§ Job
In the ignition text, what kind of secondary inductance suits an ignition coil configured for a long spark duration?

§ Given text
* begin *
During stratified-charge operation S, marked local and/or temporal
lambda fluctuations may be present at the location of the ignition
spark, when the average energy density in the mixture cloud is
high. In order to achieve reliable ignition in this case, the spark
should burn for a long time (such as, for example, approximately
5-10.degree. KW (KW=crank angle)), so that within this time, the
formation of the flame core may be started when a flammable mixture
region is seized by the spark plasma.
In this context, depending on the flow of the mixture at the spark
plug, only a continuously decreasing portion of the electrical
energy introduced from the ignition coil may be available for
forming the flame core as the spark duration increases. Thus, the
conventional proposal may generate a pulse train, i.e. to
repeatedly charge and discharge the ignition coil, within the
above-mentioned KW interval.
Therefore, an individual ignition spark that burns as along as
possible with an initial current of, for example, approximately
50-80 mA and a secondary energy of, for example, approximately
80-100 mJ, or an adjustable-length pulse train with an initial
current of, for example, approximately 100 mA from a coil having,
for example, approximately 30 mJ of secondary energy, may be
suitable for this stratified operating mode.
Since the demands for stratified S and homogeneous H1 and H2
operating ranges may therefore be markedly different, a
conventional system configuration having individual sparks may
create a conflict of aims, which may have previously only been
approached as a compromise. An ignition coil may either be
configured for a long spark duration (high secondary inductance,
i.e. high number of secondary windings per unit length) with a
moderate initial current, or for a short spark duration (low
secondary inductance, i.e. low number of secondary windings per
unit length). Therefore, a decision for a discrete configuration as
a compromise may be essential.
SUMMARY OF THE INVENTION
In contrast to the conventional configuration approaches, an
exemplary ignition method and/or exemplary ignition device of the
present invention may provide that a functionality adapted to the
problem of direct gasoline-injection engines may allow optimum
ignition in stratified operation, as well as in homogeneous
lean-combustion operation and/or with EGR, and in cold starting or
other critical engine conditions.
The operating mode may be controlled as required. Only the amount
of energy required for ignition may be introduced. This may prevent
spark-plug wear.
* end *
§ Supplied material
* begin *
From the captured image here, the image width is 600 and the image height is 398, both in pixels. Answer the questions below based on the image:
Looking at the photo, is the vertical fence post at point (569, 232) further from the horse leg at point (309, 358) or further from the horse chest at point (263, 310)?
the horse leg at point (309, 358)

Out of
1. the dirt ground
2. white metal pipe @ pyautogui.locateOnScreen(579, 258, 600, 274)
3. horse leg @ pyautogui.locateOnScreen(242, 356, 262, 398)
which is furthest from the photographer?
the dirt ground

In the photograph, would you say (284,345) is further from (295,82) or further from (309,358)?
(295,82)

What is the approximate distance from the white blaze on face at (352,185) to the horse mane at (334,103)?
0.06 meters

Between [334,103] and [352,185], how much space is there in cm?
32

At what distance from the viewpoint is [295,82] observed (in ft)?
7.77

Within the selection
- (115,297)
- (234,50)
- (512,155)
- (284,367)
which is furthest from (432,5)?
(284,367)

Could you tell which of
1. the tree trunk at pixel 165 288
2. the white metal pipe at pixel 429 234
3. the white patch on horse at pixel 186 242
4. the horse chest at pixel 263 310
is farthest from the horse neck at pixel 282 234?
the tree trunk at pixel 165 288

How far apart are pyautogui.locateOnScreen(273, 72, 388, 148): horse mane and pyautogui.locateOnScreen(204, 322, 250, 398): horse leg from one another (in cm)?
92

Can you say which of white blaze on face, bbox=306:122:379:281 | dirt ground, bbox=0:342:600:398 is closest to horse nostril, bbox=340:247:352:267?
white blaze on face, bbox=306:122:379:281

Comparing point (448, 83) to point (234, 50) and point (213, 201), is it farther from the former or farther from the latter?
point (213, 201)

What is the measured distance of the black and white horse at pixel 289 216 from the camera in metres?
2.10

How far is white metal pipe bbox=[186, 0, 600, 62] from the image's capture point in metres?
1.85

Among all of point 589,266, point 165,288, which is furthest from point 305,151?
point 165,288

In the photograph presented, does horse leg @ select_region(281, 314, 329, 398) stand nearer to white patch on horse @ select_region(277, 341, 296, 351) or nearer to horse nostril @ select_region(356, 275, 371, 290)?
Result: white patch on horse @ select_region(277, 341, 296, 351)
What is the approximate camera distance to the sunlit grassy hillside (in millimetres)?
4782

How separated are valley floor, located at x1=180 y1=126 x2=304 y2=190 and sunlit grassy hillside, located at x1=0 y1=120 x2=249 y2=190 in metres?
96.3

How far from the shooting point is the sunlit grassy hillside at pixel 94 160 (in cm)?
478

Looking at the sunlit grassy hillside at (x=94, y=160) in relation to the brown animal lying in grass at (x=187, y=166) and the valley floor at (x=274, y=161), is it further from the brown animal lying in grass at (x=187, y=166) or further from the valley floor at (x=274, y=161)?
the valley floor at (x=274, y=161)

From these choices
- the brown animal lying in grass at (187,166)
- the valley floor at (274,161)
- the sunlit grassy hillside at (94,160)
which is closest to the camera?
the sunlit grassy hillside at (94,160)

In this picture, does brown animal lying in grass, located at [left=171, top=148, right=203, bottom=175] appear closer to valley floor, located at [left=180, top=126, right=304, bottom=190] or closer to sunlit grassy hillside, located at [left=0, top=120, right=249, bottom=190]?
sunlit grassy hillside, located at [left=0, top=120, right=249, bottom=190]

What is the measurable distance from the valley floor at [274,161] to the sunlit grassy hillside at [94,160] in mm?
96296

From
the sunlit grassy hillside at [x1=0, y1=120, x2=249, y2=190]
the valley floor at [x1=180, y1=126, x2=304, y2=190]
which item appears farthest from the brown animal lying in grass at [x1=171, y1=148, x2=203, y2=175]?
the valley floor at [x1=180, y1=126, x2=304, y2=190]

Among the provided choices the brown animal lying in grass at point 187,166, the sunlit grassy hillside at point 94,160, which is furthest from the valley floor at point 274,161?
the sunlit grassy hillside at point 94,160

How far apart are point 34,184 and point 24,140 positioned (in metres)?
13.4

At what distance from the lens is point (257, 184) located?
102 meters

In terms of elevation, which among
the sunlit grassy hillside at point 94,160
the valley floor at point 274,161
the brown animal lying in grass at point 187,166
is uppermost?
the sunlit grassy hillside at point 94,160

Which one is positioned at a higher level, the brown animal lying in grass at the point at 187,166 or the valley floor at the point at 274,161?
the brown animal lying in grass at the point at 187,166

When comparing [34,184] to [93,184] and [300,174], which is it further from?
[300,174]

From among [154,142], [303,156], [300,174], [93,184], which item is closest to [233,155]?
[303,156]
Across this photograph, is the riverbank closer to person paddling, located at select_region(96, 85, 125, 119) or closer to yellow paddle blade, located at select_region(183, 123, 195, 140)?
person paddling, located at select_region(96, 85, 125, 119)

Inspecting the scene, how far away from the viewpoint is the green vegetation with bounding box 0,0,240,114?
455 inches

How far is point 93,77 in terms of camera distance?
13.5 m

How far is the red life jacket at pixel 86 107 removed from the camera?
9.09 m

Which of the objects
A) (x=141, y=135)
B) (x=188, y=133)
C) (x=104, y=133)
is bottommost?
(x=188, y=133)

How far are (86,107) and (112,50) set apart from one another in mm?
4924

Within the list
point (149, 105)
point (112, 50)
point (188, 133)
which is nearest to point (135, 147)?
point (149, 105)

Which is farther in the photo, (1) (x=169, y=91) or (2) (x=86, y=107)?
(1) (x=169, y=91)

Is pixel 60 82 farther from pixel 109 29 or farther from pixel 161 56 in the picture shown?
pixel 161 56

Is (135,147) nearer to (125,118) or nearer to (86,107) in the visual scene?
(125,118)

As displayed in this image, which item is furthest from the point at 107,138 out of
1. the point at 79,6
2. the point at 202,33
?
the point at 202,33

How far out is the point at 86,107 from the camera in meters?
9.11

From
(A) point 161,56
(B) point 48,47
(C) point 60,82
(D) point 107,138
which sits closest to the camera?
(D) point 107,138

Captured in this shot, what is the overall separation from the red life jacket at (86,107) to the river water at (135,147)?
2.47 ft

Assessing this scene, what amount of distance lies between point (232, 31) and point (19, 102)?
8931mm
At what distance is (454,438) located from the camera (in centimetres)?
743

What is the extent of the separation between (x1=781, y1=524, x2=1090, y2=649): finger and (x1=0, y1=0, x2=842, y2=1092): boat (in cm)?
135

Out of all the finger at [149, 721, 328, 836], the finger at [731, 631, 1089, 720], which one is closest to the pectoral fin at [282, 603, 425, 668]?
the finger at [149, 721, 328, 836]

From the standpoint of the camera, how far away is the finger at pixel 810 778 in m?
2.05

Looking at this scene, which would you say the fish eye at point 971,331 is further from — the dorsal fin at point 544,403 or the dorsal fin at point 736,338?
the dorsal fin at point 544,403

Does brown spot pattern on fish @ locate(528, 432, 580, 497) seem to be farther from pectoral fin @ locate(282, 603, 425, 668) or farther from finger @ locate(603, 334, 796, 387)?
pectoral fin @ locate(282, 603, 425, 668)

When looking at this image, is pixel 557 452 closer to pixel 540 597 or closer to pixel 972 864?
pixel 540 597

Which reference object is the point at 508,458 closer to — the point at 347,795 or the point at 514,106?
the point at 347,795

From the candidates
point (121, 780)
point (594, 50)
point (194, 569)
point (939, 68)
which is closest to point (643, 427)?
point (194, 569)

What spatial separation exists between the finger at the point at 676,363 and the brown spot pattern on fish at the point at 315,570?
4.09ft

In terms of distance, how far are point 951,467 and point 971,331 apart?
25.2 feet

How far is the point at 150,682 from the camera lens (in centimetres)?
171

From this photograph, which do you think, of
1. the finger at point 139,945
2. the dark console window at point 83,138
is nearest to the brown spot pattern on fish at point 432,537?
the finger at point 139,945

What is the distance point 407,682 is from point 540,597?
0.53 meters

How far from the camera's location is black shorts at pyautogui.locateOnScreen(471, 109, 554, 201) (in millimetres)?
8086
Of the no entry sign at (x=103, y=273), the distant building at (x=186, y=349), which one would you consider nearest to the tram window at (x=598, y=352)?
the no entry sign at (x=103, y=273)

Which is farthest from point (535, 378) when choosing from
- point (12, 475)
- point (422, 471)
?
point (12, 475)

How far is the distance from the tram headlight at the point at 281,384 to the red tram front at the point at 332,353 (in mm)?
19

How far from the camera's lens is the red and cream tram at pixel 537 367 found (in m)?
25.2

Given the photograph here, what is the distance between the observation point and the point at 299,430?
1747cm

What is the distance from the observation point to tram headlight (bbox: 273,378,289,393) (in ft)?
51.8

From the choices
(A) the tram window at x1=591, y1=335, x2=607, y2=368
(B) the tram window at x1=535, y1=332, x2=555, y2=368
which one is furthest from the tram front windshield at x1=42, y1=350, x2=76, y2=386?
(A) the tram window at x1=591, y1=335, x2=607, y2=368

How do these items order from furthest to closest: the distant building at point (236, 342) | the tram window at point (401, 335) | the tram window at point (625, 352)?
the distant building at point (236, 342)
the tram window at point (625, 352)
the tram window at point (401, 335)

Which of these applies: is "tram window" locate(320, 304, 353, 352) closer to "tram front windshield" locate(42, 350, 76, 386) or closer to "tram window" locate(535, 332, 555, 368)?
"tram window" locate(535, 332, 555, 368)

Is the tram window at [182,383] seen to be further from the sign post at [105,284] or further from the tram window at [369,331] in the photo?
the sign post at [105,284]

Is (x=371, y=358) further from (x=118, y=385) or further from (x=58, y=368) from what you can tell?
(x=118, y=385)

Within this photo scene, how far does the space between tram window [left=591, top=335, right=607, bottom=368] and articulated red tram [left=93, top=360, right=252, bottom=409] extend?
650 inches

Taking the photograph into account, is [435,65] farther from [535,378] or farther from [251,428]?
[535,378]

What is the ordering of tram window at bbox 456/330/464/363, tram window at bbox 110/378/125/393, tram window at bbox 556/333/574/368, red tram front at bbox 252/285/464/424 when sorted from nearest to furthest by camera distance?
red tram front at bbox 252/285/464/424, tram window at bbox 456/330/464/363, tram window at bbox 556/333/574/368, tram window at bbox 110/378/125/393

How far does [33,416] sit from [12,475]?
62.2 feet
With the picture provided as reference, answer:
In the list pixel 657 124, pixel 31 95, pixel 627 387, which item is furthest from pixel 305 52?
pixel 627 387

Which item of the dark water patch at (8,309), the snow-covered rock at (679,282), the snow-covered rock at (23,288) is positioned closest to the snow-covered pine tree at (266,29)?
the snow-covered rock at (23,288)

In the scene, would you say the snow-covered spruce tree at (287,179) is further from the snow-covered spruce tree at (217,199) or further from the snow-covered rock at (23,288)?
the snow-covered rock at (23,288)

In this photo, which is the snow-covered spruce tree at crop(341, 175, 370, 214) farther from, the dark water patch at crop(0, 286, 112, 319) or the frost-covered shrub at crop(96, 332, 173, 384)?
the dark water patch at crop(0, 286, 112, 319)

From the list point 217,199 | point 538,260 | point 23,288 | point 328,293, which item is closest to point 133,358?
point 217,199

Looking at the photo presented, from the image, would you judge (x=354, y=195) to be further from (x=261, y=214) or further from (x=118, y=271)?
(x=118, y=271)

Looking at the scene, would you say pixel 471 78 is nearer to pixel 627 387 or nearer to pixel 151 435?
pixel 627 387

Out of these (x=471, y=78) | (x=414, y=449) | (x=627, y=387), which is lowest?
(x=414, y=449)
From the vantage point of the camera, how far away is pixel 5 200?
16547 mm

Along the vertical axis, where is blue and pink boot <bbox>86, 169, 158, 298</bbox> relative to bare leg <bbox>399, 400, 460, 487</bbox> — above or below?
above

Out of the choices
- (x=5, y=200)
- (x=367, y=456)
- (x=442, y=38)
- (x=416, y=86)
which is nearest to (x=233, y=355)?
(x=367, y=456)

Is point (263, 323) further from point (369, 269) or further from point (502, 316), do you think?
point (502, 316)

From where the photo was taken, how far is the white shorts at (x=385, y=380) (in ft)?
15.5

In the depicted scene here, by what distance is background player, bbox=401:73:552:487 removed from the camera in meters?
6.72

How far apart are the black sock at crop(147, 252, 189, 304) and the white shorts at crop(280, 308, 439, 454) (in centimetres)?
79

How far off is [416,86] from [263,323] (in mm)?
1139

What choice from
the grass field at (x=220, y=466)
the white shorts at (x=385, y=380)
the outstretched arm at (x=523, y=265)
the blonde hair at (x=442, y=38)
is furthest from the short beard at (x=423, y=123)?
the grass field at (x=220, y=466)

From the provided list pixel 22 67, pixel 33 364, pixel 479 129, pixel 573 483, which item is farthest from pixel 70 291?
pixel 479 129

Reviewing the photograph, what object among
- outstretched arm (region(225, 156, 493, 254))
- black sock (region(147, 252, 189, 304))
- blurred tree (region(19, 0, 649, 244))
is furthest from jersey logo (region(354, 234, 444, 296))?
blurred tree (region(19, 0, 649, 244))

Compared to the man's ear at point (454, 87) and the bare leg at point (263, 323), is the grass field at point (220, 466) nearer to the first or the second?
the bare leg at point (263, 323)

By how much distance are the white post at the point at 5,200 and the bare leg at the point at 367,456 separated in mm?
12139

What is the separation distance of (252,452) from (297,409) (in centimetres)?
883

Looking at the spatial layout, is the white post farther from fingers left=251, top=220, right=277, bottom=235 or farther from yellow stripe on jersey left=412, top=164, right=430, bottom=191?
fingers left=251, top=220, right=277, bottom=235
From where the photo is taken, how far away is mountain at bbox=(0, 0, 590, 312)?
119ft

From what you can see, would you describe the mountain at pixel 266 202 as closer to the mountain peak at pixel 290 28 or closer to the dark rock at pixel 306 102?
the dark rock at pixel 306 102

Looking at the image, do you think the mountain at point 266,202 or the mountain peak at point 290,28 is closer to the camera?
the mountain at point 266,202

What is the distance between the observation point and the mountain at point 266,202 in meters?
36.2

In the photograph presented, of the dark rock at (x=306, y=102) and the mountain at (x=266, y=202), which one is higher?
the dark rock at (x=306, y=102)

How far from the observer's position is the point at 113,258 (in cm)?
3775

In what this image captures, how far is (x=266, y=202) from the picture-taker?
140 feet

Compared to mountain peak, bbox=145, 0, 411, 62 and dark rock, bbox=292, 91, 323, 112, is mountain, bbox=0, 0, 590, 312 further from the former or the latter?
* end *
§ Exercise solution
High secondary inductance, meaning a high number of secondary windings per unit length.